§ **Фрагмент**
• • • •
Выбрать главу

Первое испытание

«Осадное положение» — наш первый провал. Он принес мне горькое разочарование.

Режиссер окончательно обретает свое лицо, только если ему посчастливится открыть «своего» писателя. У Жуве был Жироду. Питоев был связан с Пиранделло, Дюллен — с Жюлем Роменом и Салакру. «Компания пятнадцати» — с Андре Обэ. Несмотря на «Атласную туфельку», я еще не сросся с Клоделем. Конечно, у меня было такое желание, но мы принадлежали, по крайней мере формально, к разным поколениям. Мы не могли исследовать неизвестное вместе.

С Жан-Полем Сартром у меня произошла осечка. Впрочем, я всю жизнь не перестану сожалеть о том, что не сумел как следует поработать с ним. Мы должны были найти общий язык. Не моя ли тут вина? Честно говоря, не знаю.

Когда я повстречал Камю, порыв, толкнувший нас друг к другу, мне кажется, был взаимным. В свое время у нас с Арто родился проект: создать спектакль, подсказанный «Дневником чумного года» Даниеля Дефо. Прошли годы. Не желая бросать поиски, начатые постановкой «Когда я умираю» и продолженные «Нумансией», «Голодом», «Атласной туфелькой» и «Процессом», я вернулся к этому проекту — увы, уже один! Душой, если можно так выразиться, этого замысла было очищение человека от пронизавших его исступленных черных сил. Человек проходит через своего рода ад — божественная трагедия.
• • • •
(Записи данных)
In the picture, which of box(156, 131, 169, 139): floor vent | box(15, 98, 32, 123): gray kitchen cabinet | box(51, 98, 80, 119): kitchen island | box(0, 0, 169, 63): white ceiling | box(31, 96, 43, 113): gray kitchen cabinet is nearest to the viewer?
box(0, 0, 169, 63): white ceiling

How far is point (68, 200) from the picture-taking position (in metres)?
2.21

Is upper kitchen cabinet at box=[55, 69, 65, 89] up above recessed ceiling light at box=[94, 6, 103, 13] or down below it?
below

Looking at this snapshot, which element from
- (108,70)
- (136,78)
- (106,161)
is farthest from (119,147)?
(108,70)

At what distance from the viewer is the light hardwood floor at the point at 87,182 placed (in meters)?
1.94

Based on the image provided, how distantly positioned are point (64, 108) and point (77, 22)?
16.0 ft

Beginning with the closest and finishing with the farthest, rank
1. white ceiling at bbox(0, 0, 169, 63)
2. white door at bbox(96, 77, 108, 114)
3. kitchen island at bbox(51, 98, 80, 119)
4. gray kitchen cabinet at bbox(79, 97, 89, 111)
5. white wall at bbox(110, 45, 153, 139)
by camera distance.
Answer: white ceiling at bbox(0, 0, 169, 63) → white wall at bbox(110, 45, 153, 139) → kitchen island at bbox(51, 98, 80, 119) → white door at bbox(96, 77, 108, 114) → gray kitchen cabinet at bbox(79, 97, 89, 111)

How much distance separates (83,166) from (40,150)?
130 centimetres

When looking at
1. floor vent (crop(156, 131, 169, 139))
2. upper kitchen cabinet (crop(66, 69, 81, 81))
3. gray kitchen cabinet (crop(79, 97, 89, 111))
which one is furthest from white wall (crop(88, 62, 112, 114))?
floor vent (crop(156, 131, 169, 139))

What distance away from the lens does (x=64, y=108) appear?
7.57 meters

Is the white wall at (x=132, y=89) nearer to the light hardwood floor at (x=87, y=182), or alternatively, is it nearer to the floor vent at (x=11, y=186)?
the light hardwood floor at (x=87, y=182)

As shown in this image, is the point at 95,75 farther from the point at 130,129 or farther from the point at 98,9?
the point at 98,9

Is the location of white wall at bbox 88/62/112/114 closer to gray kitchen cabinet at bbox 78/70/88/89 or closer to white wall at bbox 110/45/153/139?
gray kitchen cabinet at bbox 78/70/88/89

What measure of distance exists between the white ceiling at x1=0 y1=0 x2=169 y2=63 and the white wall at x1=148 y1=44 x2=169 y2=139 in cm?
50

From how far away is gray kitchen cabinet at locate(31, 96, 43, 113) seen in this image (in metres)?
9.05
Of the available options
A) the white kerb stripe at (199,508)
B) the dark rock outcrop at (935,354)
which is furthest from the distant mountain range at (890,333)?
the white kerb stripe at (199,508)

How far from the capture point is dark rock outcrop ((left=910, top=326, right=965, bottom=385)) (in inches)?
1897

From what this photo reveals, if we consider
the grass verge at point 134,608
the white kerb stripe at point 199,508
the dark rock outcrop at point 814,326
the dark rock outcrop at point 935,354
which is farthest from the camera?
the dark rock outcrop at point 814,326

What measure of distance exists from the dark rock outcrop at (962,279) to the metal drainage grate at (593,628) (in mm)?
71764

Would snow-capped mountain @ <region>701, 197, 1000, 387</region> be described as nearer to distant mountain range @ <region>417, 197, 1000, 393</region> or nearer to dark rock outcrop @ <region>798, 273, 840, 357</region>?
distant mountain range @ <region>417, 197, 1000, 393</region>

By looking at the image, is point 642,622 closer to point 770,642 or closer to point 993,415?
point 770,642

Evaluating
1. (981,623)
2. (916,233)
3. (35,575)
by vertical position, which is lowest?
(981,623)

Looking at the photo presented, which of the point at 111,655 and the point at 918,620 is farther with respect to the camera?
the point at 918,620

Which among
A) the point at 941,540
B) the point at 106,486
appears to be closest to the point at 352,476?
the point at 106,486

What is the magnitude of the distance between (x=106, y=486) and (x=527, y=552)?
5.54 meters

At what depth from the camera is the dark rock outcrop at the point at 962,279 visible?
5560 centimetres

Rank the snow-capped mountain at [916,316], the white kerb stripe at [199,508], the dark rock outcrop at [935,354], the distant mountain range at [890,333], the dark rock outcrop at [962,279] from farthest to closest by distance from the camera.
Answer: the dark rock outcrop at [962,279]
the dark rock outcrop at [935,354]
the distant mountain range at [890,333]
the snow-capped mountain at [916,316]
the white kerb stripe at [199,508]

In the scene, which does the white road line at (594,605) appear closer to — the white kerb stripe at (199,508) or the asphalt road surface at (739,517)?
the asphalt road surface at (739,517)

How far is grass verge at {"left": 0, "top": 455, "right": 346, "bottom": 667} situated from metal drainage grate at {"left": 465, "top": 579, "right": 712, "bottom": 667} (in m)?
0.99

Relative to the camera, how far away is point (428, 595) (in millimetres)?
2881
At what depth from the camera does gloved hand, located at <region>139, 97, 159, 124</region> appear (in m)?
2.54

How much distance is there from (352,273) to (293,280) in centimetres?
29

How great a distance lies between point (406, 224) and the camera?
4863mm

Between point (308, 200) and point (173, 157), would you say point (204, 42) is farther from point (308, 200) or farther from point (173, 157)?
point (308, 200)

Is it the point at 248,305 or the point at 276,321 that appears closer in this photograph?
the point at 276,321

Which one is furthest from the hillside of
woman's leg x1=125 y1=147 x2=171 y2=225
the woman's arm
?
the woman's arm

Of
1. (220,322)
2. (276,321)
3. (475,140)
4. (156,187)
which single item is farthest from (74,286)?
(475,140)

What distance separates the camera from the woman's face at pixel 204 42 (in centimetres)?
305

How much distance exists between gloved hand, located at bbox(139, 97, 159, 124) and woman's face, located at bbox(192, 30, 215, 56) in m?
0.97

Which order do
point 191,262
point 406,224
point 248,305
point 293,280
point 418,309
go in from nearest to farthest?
• • • •
§ **Цель**
Продолжите фрагмент о первом провале с «Осадным положением», начав сразу после его последнего предложения.

§ **Итог задания**
Я тосковал по лиризму Арто, но в то же время мои писательские наклонности были реалистическими. И тут выходит роман Альбера Камю «Чума». Отныне проект мог ожить. Камю не лишен лиризма. Он воплощение ума. Он писал для театра. Прицел романа отличается от прицела драматического произведения. Я предложил Камю встретиться, надеясь повторить с ним удачный опыт работы с Андре Жидом над инсценировкой «Процесса». В конце концов, между Жидом и Кафкой такая же дистанция, какая могла быть между Камю и Арто. К тому же, если он примет предложение, тема станет другой. Со времени нашего первоначального проекта война прошлась по миру метлой. Человечество пережило свою чуму.

Камю восторженно отнесся к моему предложению. Я очень обрадовался и уже представлял себе, как наше сотрудничество длится многие годы. Камю был моей «удачей». Между нами существовало полное взаимопонимание. В тот период он был еще связан с газетой «Комба» — надеждой послевоенных лет.

Мы трудились с душевным подъемом. Я сказал бы даже, в полном душевном согласии, испытывая родственные чувства. Нам казалось, что достаточно отхлестать смерть по щекам, чтобы она отступила. Все время, пока шла работа над текстом, а потом и репетиции, мы испытывали счастье. Точнее — радость. Радость творчества — мы лепили космическое тело44.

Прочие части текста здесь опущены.